DIRECTIONS — Copy out every one of the entries below word for word. Leave the pictures out of your answer.
[SUPPLIED INFORMATION start]
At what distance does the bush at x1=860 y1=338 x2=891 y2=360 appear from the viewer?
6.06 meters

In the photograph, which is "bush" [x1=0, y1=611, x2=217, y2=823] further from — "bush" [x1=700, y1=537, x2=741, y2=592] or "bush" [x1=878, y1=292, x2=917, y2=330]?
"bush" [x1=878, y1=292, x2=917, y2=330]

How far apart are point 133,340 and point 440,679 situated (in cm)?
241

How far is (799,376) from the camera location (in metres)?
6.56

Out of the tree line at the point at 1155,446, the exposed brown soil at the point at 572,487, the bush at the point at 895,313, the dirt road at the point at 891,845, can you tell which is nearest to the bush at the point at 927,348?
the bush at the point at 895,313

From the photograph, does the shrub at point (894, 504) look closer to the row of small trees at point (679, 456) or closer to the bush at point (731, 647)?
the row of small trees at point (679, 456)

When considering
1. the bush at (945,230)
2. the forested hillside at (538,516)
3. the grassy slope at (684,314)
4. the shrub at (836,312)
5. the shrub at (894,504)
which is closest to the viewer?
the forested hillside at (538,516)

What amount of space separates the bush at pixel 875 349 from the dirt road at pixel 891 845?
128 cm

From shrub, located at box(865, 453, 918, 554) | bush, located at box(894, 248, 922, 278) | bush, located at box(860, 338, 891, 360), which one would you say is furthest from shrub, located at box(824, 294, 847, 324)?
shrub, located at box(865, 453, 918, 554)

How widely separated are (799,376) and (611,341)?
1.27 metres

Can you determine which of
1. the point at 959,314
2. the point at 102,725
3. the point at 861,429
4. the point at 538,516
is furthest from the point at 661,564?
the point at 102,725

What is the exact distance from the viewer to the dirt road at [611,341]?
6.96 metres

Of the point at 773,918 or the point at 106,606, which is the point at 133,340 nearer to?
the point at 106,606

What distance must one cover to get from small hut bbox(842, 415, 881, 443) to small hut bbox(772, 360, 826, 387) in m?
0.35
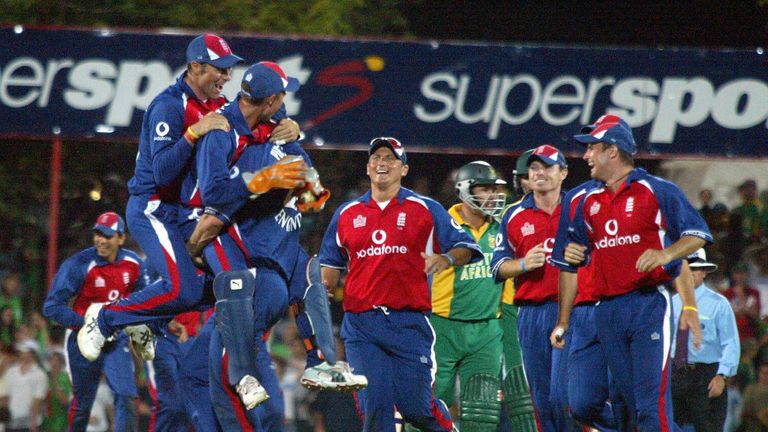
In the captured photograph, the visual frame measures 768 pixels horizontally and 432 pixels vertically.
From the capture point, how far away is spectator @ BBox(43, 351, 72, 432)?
47.3ft

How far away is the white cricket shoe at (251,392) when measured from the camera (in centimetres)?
793

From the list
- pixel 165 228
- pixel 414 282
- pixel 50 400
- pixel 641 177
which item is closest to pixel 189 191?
pixel 165 228

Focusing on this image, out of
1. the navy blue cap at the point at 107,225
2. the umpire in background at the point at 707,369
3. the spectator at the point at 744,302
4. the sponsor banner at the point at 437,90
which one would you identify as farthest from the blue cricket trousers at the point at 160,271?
the spectator at the point at 744,302

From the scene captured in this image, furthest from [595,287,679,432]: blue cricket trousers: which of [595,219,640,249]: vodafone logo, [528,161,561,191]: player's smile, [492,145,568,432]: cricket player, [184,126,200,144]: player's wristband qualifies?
[184,126,200,144]: player's wristband

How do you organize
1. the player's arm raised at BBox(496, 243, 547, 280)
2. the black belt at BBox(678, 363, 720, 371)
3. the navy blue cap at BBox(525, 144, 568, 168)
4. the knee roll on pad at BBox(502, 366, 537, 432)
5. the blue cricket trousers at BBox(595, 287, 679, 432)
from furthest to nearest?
the black belt at BBox(678, 363, 720, 371) < the knee roll on pad at BBox(502, 366, 537, 432) < the navy blue cap at BBox(525, 144, 568, 168) < the player's arm raised at BBox(496, 243, 547, 280) < the blue cricket trousers at BBox(595, 287, 679, 432)

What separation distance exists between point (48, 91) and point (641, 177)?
23.3 feet

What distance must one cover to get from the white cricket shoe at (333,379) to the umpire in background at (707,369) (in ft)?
17.2

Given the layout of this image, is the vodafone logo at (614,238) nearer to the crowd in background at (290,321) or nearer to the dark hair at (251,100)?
the dark hair at (251,100)

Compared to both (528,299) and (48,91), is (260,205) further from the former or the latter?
(48,91)

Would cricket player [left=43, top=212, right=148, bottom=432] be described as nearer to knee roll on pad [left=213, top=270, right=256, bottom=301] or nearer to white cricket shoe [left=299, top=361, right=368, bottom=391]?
knee roll on pad [left=213, top=270, right=256, bottom=301]

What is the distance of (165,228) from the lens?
8820mm

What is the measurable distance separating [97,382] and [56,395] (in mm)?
1731

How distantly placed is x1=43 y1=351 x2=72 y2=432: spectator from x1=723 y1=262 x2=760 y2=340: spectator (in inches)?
282

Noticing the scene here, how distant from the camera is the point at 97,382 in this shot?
42.5 feet
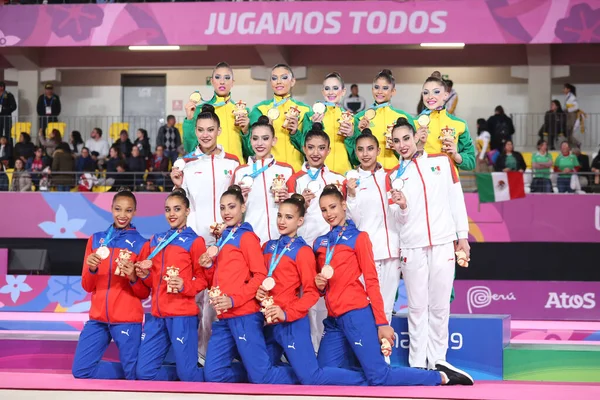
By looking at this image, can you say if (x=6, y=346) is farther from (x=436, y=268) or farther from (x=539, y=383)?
(x=539, y=383)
[SUPPLIED INFORMATION end]
EXERCISE ANSWER —
At what distance does the bush at x1=860 y1=338 x2=891 y2=360 appear from the viewer?
6.06 meters

In the photograph, which is "bush" [x1=0, y1=611, x2=217, y2=823] further from — "bush" [x1=700, y1=537, x2=741, y2=592] or "bush" [x1=878, y1=292, x2=917, y2=330]?
"bush" [x1=878, y1=292, x2=917, y2=330]

How far apart are point 133,340 and point 440,679 situated (in cm)?
241

How far is (799,376) from the camera location (in metres)?
6.56

Out of the tree line at the point at 1155,446, the exposed brown soil at the point at 572,487, the bush at the point at 895,313, the dirt road at the point at 891,845, can you tell which is nearest to the bush at the point at 927,348?
the bush at the point at 895,313

From the photograph, does the shrub at point (894, 504) look closer to the row of small trees at point (679, 456) or closer to the bush at point (731, 647)?
the row of small trees at point (679, 456)

When considering
1. the bush at (945,230)
2. the forested hillside at (538,516)
3. the grassy slope at (684,314)
4. the shrub at (836,312)
5. the shrub at (894,504)
which is closest to the viewer?
the forested hillside at (538,516)

What amount of space separates the bush at pixel 875 349 from the dirt road at pixel 891 845?
128 cm

From shrub, located at box(865, 453, 918, 554) | bush, located at box(894, 248, 922, 278) | bush, located at box(860, 338, 891, 360), which one would you say is furthest from shrub, located at box(824, 294, 847, 324)?
shrub, located at box(865, 453, 918, 554)

How widely separated are (799,376) and (611,341)?
1.27 metres

Can you determine which of
1. the point at 959,314
2. the point at 102,725
3. the point at 861,429
4. the point at 538,516
is furthest from the point at 661,564?
the point at 102,725

What is the exact distance from the viewer to the dirt road at [611,341]?
6.96 metres

Of the point at 773,918 or the point at 106,606, which is the point at 133,340 nearer to?
the point at 106,606

What distance must one cover to get from small hut bbox(842, 415, 881, 443) to small hut bbox(772, 360, 826, 387) in m?
0.35
In the captured photograph, the visual frame measures 768 pixels horizontally and 432 pixels vertically.
From the capture point, how far away is spectator @ BBox(43, 351, 72, 432)?
47.3ft

How far away is the white cricket shoe at (251,392) when measured from the camera (in centimetres)?
793

From the list
- pixel 165 228
- pixel 414 282
- pixel 50 400
- pixel 641 177
which item is closest to pixel 189 191?
pixel 165 228

Focusing on this image, out of
1. the navy blue cap at the point at 107,225
2. the umpire in background at the point at 707,369
3. the spectator at the point at 744,302
4. the sponsor banner at the point at 437,90
which one would you identify as farthest from the blue cricket trousers at the point at 160,271?
the spectator at the point at 744,302

From the scene captured in this image, furthest from [595,287,679,432]: blue cricket trousers: which of [595,219,640,249]: vodafone logo, [528,161,561,191]: player's smile, [492,145,568,432]: cricket player, [184,126,200,144]: player's wristband qualifies?
[184,126,200,144]: player's wristband

How do you organize
1. the player's arm raised at BBox(496, 243, 547, 280)
2. the black belt at BBox(678, 363, 720, 371)
3. the navy blue cap at BBox(525, 144, 568, 168)
4. the knee roll on pad at BBox(502, 366, 537, 432)
5. the blue cricket trousers at BBox(595, 287, 679, 432)
from furthest to nearest?
the black belt at BBox(678, 363, 720, 371) < the knee roll on pad at BBox(502, 366, 537, 432) < the navy blue cap at BBox(525, 144, 568, 168) < the player's arm raised at BBox(496, 243, 547, 280) < the blue cricket trousers at BBox(595, 287, 679, 432)

What separation distance exists between point (48, 91) and point (641, 177)?
23.3 feet

What distance must one cover to get from the white cricket shoe at (333,379) to the umpire in background at (707,369) (in ft)?
17.2

Given the layout of this image, is the vodafone logo at (614,238) nearer to the crowd in background at (290,321) or nearer to the dark hair at (251,100)?
the dark hair at (251,100)

Compared to both (528,299) and (48,91), is (260,205) further from the former or the latter?
(48,91)

Would cricket player [left=43, top=212, right=148, bottom=432] be described as nearer to knee roll on pad [left=213, top=270, right=256, bottom=301] or nearer to white cricket shoe [left=299, top=361, right=368, bottom=391]?
knee roll on pad [left=213, top=270, right=256, bottom=301]

What is the distance of (165,228) from the lens?
8820mm

What is the measurable distance separating [97,382] and [56,395] (in mm)?
1731

How distantly placed is x1=43 y1=351 x2=72 y2=432: spectator from x1=723 y1=262 x2=760 y2=340: spectator (in inches)?
282

Noticing the scene here, how distant from the camera is the point at 97,382 in this shot?
42.5 feet
By looking at this image, can you say if (x=6, y=346) is farther from (x=436, y=268) or farther from (x=539, y=383)?
(x=539, y=383)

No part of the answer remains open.